Airport Relief Areas Are Cutting Barriers for Travellers with Pets and Service Dogs
By Erik Ryken
Planning an international trip with your dog can be daunting, especially considering the mazes and deserts that make up large airports. One of the difficulties faced by travelling dogs of any size is the lack of relief areas, usually relegated to an outdoor patch of grass near a parking garage.
In an effort to remove barriers for travellers with service animals some airports are creating relief areas in the post-security stage of their airports.
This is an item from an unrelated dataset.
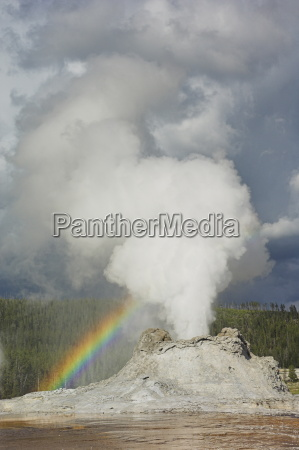 eruption of castle geyser with rainbow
Vancouver airport (YVR) added an indoor restroom to the post-security stage of its U.S. terminal in June this year, allowing service dogs and pets to have one less stressor in their trips abroad. The restroom features an artificial grass surface in a closed door facility with a stall – similar to a walk-in shower. This is key for dogs who are trained to never use a carpeted surface.
Image Credit: YVR
People with service dogs and pets will appreciate the improving quality of these facilities. In March 2013 Toronto Pearson (YYZ) introduced three outdoor “Pet relief zones” complete with a ribbon-cutting ceremony. While it’s a step forward to have clearly marked areas like this, the real effort has been started in the U.S., where a Department of Transportation ruling has mandated all air terminals serving more than 10,000 passengers daily be equipped with post-security pet relief areas by August 2016.
We’re looking forward to catching up on this progress, and seeing the experience of flying become much more accessible for dogs. For now, travellers will have to check resources like this map for U.S. facilities. In Canada, the Rick Hansen Foundation has made a mission to ensure Canada’s built environment is fully accessible for people with disabilities by 2050.